Suite au succès du film 120 battements par minutes, l’association de lutte contre le sida Act Up mise en lumière dans le film a vu le nombre de ses membres augmenter très rapidement. Mais la notoriété attire toute sorte d’individus, y compris certaines espèces d’idéologues en quête de plateformes pour diffuser leurs idées. C’est de ce genre de manœuvres dont s’est plaint Rémy Hamai en avril dernier suite à sa démission du poste de président de l’association. On pouvait le lire dénoncer « l’ »entrisme » de quelques militants politiques, venus notamment du Parti des Indigènes de la République »[1] et s’inquiéter de voir la même chose se produire « dans d’autres associations, dans d’autres collectifs, ou d’autres syndicats… […]Des associations féministes, notamment. »

L’entrée de militants et militantes du PIR dans des associations LGBT et féministes est d’autant plus troublant que, non contents de remettre au goût du jour la théorie des races et le relativisme culturel, leur parti est connu pour les sorties homophobes[2] et anti-féministes[3] de sa porte parole, Houria Bouteldja.

Un peu plus de 5 mois plus tard il semblerait que les allégations de Rémy Hamai se vérifient en partie avec la dernière sortie du Planning Familial 13 sur Facebook:

Outre le barbarisme que constitue la traduction littérale de « empower », nous découvrons que la modestie, qui se manifeste à travers le port du voile pour « certaines femmes » et donc le fait de se cacher du regard des autres, serait une vertu féministe qui aiderait la femme à s’émanciper.
Mais cette image d’une femme noire voilée qui s’émancipe en cachant ses cheveux est accolée à l’image d’une femme blanche qui s’émancipe en se montrant nue.

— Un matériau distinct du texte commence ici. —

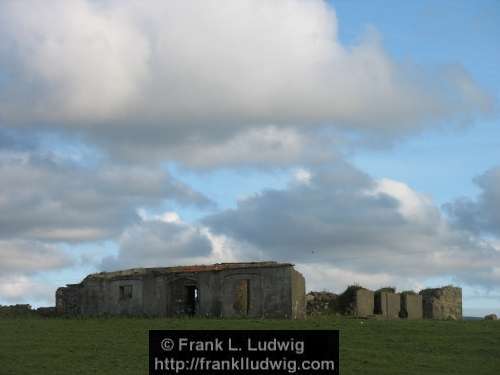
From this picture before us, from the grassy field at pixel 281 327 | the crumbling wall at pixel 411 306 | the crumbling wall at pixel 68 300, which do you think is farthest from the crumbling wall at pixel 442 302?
the crumbling wall at pixel 68 300

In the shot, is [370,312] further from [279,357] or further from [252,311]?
[279,357]

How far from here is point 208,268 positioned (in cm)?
3509

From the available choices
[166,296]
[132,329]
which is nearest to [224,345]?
[132,329]

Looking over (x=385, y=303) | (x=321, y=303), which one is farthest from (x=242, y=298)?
(x=385, y=303)

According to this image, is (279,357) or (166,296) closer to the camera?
(279,357)

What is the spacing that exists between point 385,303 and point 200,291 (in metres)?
8.71

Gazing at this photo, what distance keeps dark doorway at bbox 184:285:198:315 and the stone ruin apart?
5.35 metres

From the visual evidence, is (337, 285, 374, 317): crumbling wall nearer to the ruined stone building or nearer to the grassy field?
the ruined stone building

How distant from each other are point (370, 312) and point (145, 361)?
18.7m

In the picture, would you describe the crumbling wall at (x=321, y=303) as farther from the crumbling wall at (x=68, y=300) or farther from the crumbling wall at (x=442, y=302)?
the crumbling wall at (x=68, y=300)

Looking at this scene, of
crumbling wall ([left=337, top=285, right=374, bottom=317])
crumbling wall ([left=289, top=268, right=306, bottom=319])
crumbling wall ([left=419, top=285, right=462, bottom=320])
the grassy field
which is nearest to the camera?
the grassy field

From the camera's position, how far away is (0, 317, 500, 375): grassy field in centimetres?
1866

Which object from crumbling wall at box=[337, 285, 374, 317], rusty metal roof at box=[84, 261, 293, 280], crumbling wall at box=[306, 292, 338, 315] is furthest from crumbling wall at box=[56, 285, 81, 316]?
crumbling wall at box=[337, 285, 374, 317]

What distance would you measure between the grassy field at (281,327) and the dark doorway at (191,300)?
6.04 meters
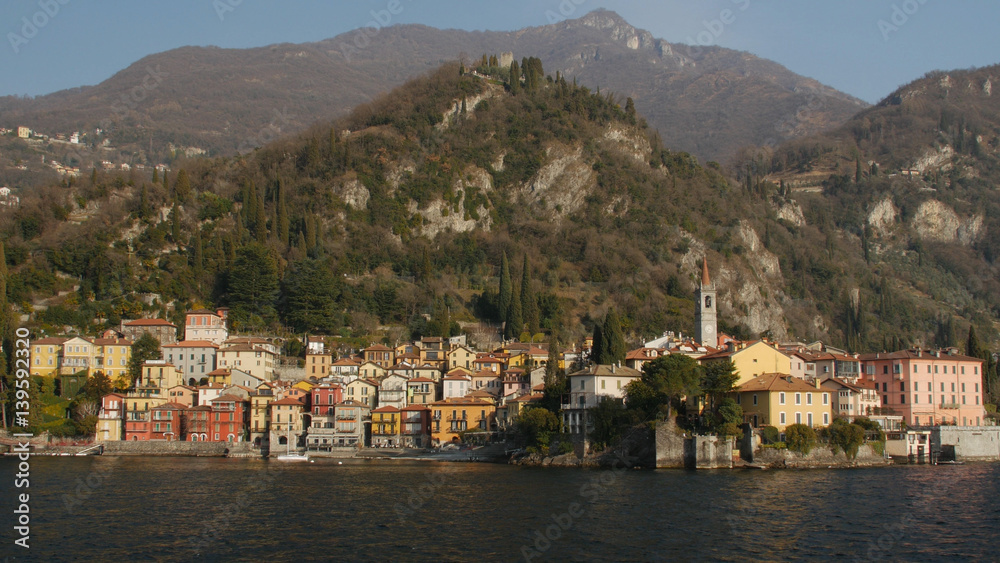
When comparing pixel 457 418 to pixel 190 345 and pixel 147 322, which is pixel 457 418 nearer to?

La possibilité de montrer son corps est mise au même niveau que la nécessité de le cacher. Voilà la conception de la liberté et du féminisme du Planning Familial 13.

Le relativisme culturel et le rejet de l’universalisme ne sont pas l’apanage du PIR mais ces derniers en sont probablement les représentants les plus zélés, surtout lorsqu’il s’agit de prendre position en faveur de l’islamisme et du patriarcat « indigène ».
Espérons que l’avertissement de Rémy Hamai soit entendu et entraine une réelle prise de conscience dans le milieu associatif.